Leestekst:
Artikel 4 Meet- en rekenbepalingen

De meet- en rekenbepalingen uit artikel 22.24 van het omgevingsplan zijn van overeenkomstige toepassing op het meten van de waarden die in dit hoofdstuk in m, m2 of m3 zijn uitgedrukt, voor zover hiervan niet is afgeweken in het bepaalde in 4.1 tot en met 4.3.
4.1 de afstand tot de (zijdelingse) perceelgrens:
tussen de (zijdelingse) grenzen van een bouwperceel en enig punt van het op dat bouwperceel voorkomend gebouw, waar die afstand het kortst is;
4.2 de dakhelling:
langs het dakvlak ten opzichte van het horizontale vlak;
4.3 de oppervlakte van een bouwwerk
tussen de buitenwerkse gevelvlakken en/of het hart van de scheidingsmuren, neerwaarts geprojecteerd op het gemiddelde niveau van het afgewerkte bouwterrein ter plaatse van het bouwwerk.

Wat je doet:
A: Langs welk vlak en ten opzichte waarvan wordt volgens de tekst over meet- en rekenbepalingen de dakhelling gemeten?
B: Neem uit de tekst over meet- en rekenbepalingen letterlijk het stuk over dat begint bij "Artikel 4 Meet- en" en eindigt bij "van het bouwwerk.".
C: Schrijf het vervolg van de tekst over meet- en rekenbepalingen, aansluitend op de laatste zin.

Aangeleverde gegevens:
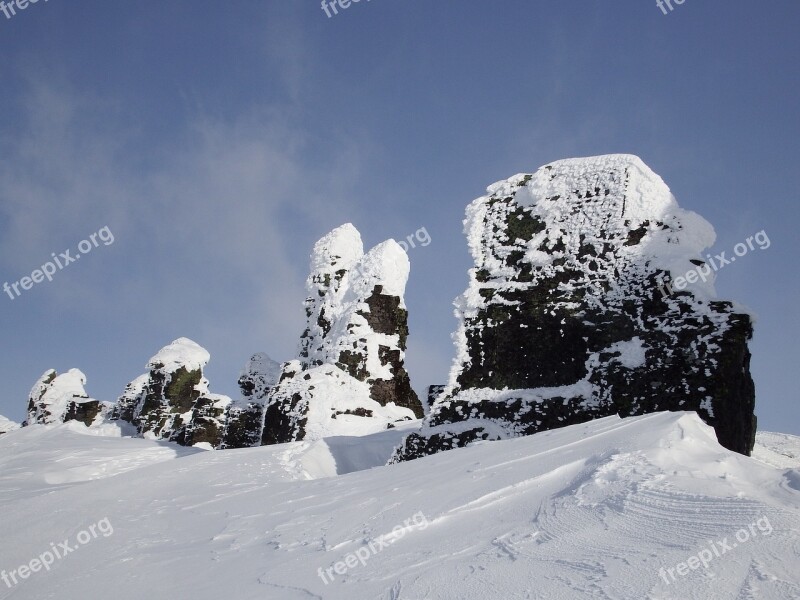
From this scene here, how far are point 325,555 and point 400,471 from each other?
7.46 ft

Antwoorden hieronder:
A: Langs het dakvlak, ten opzichte van het horizontale vlak.

B:
Artikel 4 Meet- en rekenbepalingen

De meet- en rekenbepalingen uit artikel 22.24 van het omgevingsplan zijn van overeenkomstige toepassing op het meten van de waarden die in dit hoofdstuk in m, m2 of m3 zijn uitgedrukt, voor zover hiervan niet is afgeweken in het bepaalde in 4.1 tot en met 4.3.
4.1 de afstand tot de (zijdelingse) perceelgrens:
tussen de (zijdelingse) grenzen van een bouwperceel en enig punt van het op dat bouwperceel voorkomend gebouw, waar die afstand het kortst is;
4.2 de dakhelling:
langs het dakvlak ten opzichte van het horizontale vlak;
4.3 de oppervlakte van een bouwwerk
tussen de buitenwerkse gevelvlakken en/of het hart van de scheidingsmuren, neerwaarts geprojecteerd op het gemiddelde niveau van het afgewerkte bouwterrein ter plaatse van het bouwwerk.

C:
2 Functies en activiteiten

Artikel 5 Wonen - 4

5.1 Toepassingsbereik
De regels in dit artikel zijn van toepassing op de locaties die zijn aangewezen als 'Wonen - 4'.

5.2 Functieomschrijving
De als 'Wonen - 4' aangewezen locatie heeft de volgende functies:
  1. wonen in woonhuizen;
  2. een aan-huis-verbonden beroep;
met daaraan ondergeschikte functies:
  1. kleinschalige duurzame energieopwekking;
  2. nutsvoorzieningen;
  3. wegen en paden;
  4. water;
met daarbij behorende voorzieningen en werken zoals:
  1. tuinen, erven en terreinen;
  2. aan- en uitbouwen, bijgebouwen en overkappingen;
  3. bouwwerken, geen gebouwen en overkappingen zijnde.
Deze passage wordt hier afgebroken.